Four Back To School Tips for LGBTQ Parents/Guardians

The beginning of a new school year can create stressors for all parents, guardians and other caregivers. However, being an LGBTQ person with a child going to school can be especially difficult. HRCF’s Welcoming Schools has a list of strategies that LGBTQ families and educators can use to create a more LGBTQ-inclusive schools and classrooms.
  1. Provide your child’s school with LGBTQ-inclusive resources
    Welcoming Schools has incredible resources, such as age-appropriate books that showcase diverse families and ready-to-use lesson plans that embrace family diversity.

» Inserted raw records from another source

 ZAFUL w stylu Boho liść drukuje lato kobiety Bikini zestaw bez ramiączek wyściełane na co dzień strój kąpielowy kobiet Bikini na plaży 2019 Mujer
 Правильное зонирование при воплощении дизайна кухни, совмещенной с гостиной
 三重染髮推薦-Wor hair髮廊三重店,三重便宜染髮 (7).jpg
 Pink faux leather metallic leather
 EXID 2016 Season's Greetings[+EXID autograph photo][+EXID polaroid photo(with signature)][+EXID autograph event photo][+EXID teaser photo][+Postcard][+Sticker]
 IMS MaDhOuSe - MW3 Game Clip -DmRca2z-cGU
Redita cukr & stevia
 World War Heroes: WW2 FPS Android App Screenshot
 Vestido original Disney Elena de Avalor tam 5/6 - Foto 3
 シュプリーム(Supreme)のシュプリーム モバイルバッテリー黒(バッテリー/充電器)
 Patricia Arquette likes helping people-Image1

Providing the school with these materials will help your school to better address the diversity of family structures and to help educators know how to answer questions like “Why does Janelle have two dads?” or “What does ‘gay’ mean?”
  2. Get involved in the school community
    Does your school have a parent/guardian group? Are there opportunities to volunteer in the classroom or to attend a field trip? Not all families have the time or resources to volunteer at school, but if you do, you will have the opportunity to meet the school community and to have them meet you.

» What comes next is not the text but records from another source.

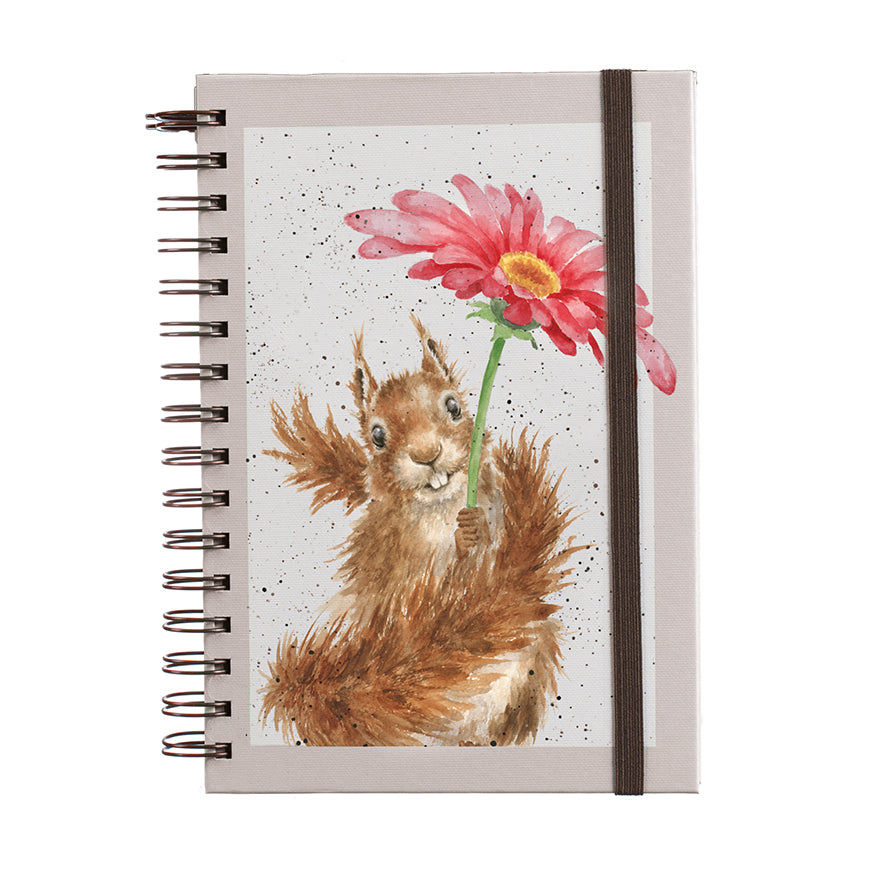 *NEW* Wrendale Designs - A5 Lined Spiral Notebook / Journal - Flowers Come After Rain
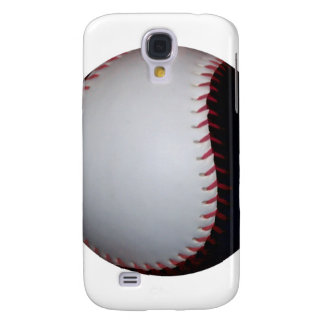 Black and White Baseball / Softball Samsung Galaxy S4 Covers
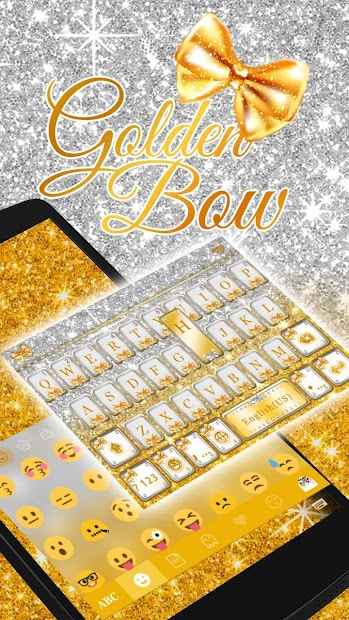 Golden Bow Keyboard Theme Android App Screenshot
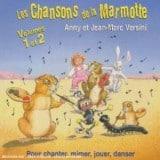 Les chansons de la Marmotte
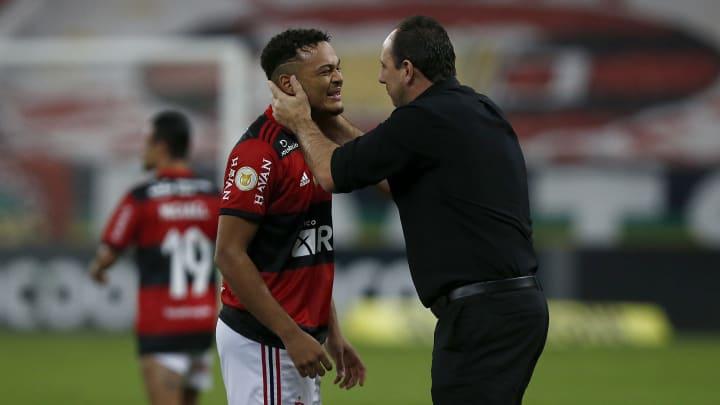 Time carioca abre a rodada 7 do Brasileirão neste domingo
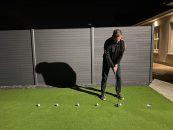 Wayne O'Callaghan Golf Column: Upgrade In Facilities At The Cork Golf Centre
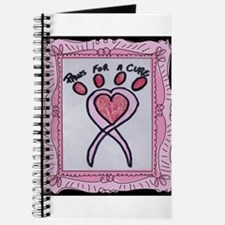Paws For A Cure Journal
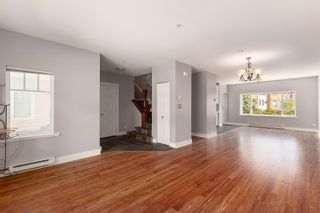 """Photo 6: 10 1200 EDGEWATER Drive in Squamish: Northyards Townhouse for sale in """"Edgewater"""" : MLS®# R2603917"""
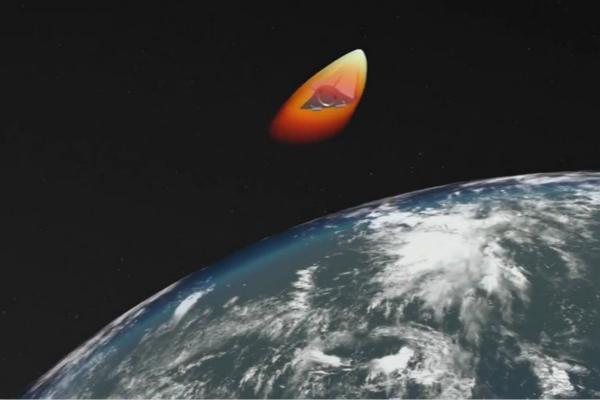 俄即将部署的这款高超音速导弹 让美国都望尘莫及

  3. Speak up for your family and child
    Does the school’s media center lack books about LGBTQ families? Does a form ask for the names of your child’s “mother and father” instead of their “legal caregiver(s)”? If you can, speak up and provide feedback to the school to make it more LGBTQ-inclusive. It is not only beneficial to your family, but to all members of the school community because a responsibility of educators is to teach students to navigate difference in order to become better citizens of the school and the community.

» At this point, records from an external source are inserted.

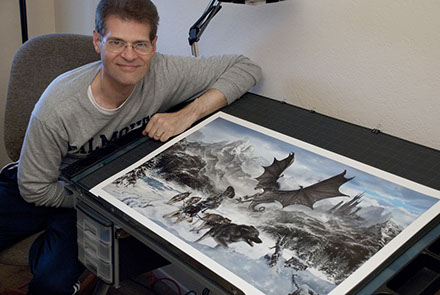 "Artist Brad Fraunfelter and his ""Forbidden Valley"" cover artwork."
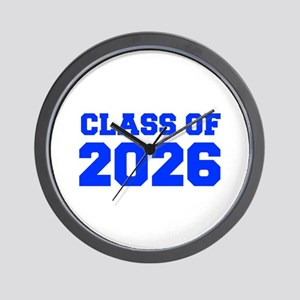 CLASS OF 2026-Fre blue 300 Wall Clock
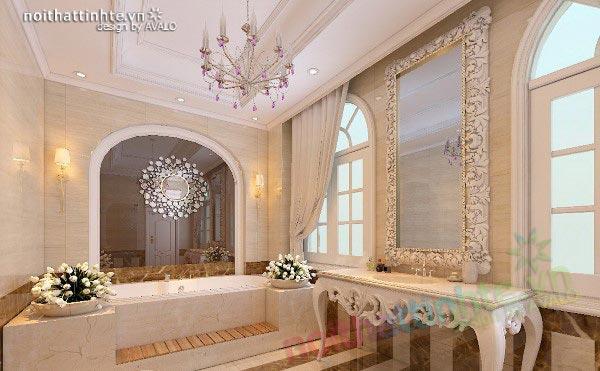 Phòng tắm đẹp Biệt thự Bình Dương Tân cổ điển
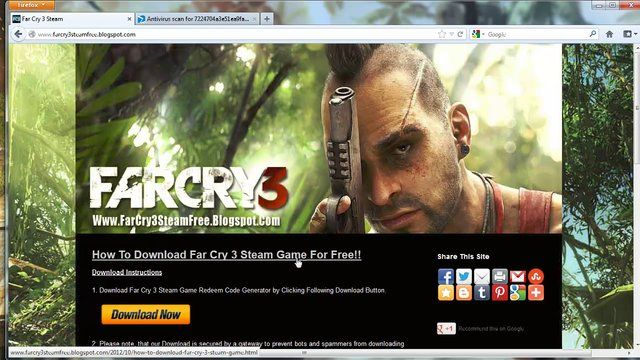 Game - Far Cry 3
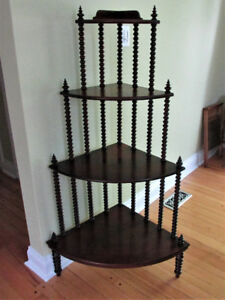 Antique Mahogany Spindle What Not Corner Stand Shelf  4 tier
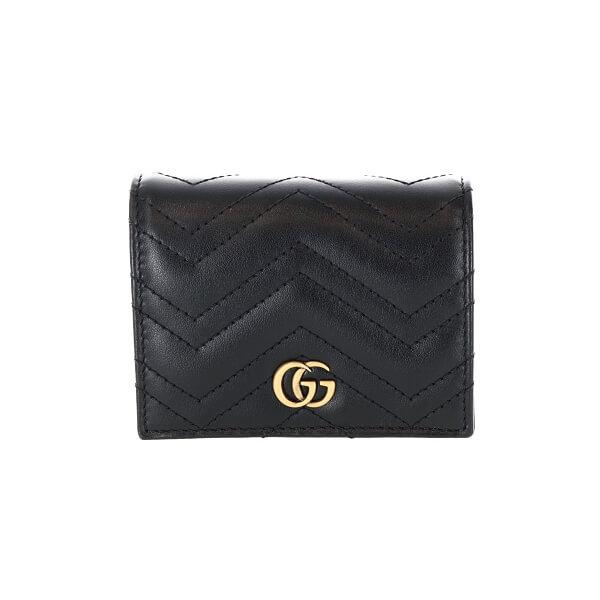 GGマーモント 二つ折り財布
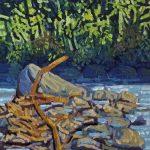 Plein Air.   Rio piedras, Acrílico, 25 cm x 20 cm. 2017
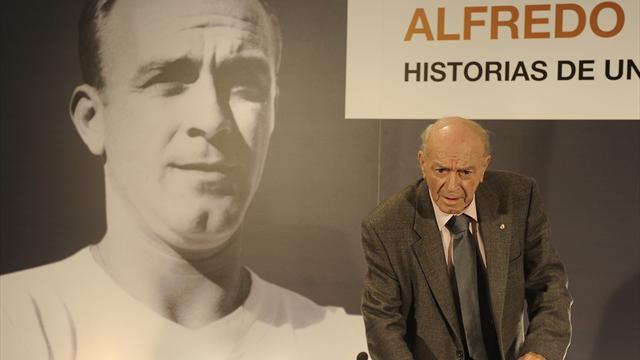 Alfredo Di Stefano s'en est allé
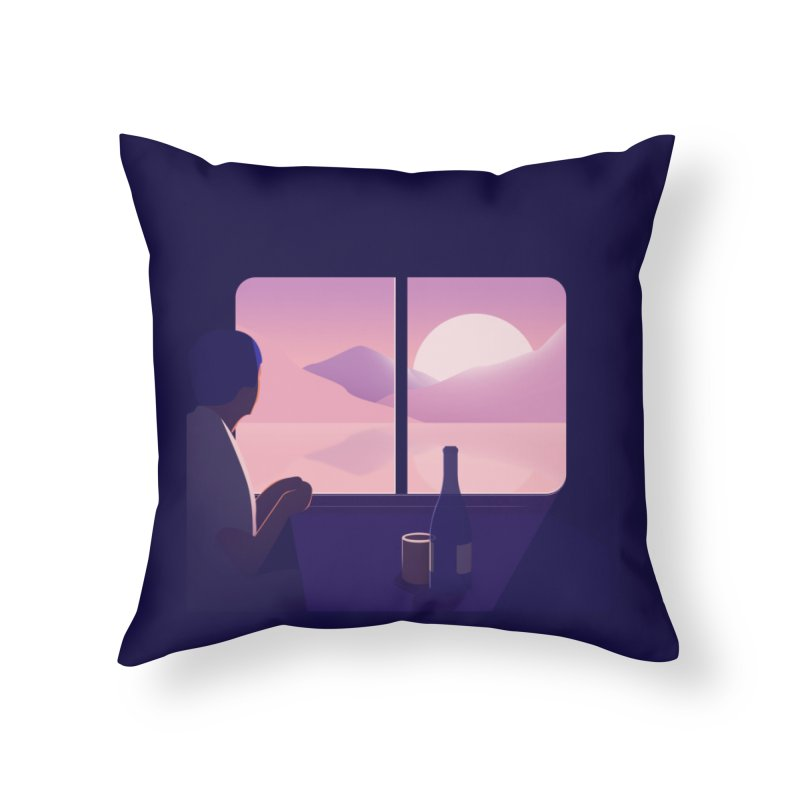 Train Home Throw Pillow by theladyernestember's Artist Shop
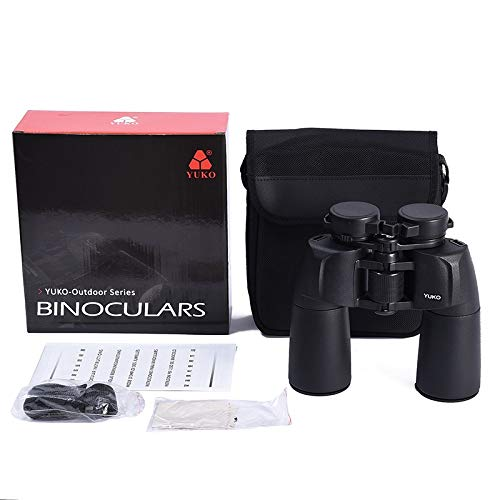 RYRYBH Stylish, Lightweight and Convenient Outdoor YUKO12× 50 High-Definition High-Definition Microscopic Night Vision Binoculars Telescope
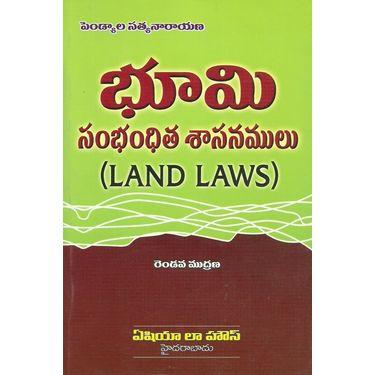 Land Laws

  4. Seek support from other families
    Seeking support from other families is essential. Not only will you and your child develop friendships with families that are the same and/or different than your family, but an established network can help you as a group to make changes that will help the school be more inclusive, such as developing an enumerated bullying prevention policy or encouraging the school to hold professional development on family diversity or gender.